• [WRITTEN TASK] Copy the entries again, starting at the line that contains "The given image" and ending after the line that contains "93.4 inches". Replace "dinosaur print trousers" with "patterned trousers" and keep everything else the same.

• [DATA SHOWN]
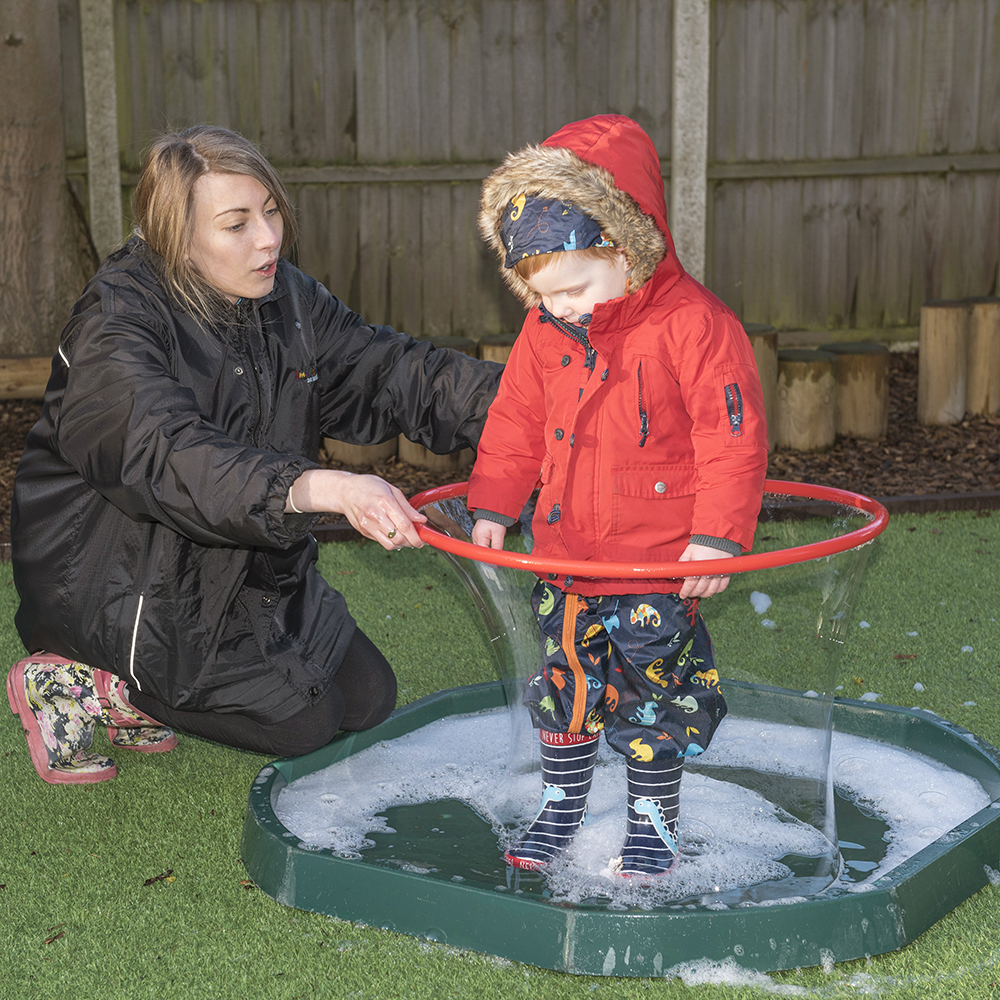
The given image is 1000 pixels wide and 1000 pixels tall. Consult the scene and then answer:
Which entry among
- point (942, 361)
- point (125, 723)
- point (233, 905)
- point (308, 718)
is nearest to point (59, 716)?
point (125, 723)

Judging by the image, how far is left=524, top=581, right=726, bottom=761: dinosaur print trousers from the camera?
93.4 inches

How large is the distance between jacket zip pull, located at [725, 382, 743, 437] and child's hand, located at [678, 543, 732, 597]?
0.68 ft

==

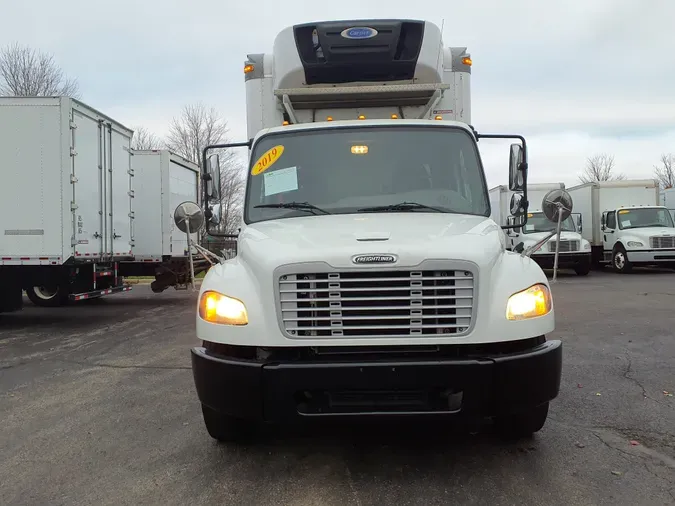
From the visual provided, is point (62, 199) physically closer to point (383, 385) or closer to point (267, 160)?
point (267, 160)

...

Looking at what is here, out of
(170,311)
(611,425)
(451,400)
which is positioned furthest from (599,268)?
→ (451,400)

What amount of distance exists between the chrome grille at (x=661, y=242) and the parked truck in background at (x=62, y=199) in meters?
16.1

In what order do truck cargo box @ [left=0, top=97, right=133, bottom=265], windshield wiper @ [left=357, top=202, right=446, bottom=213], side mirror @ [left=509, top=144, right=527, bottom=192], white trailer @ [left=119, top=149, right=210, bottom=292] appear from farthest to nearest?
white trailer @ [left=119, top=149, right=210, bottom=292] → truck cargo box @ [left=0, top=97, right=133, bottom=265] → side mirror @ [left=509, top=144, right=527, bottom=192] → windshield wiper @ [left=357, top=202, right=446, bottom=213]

• [EXERCISE RESPONSE]
The given image is 1000 pixels wide and 1000 pixels tall. Consult the scene and then answer:
Which entry among
- point (942, 361)
- point (125, 723)
- point (233, 905)
- point (308, 718)
is nearest to point (59, 716)?
point (125, 723)

Judging by the image, how far is left=524, top=581, right=726, bottom=761: patterned trousers from the camera?
93.4 inches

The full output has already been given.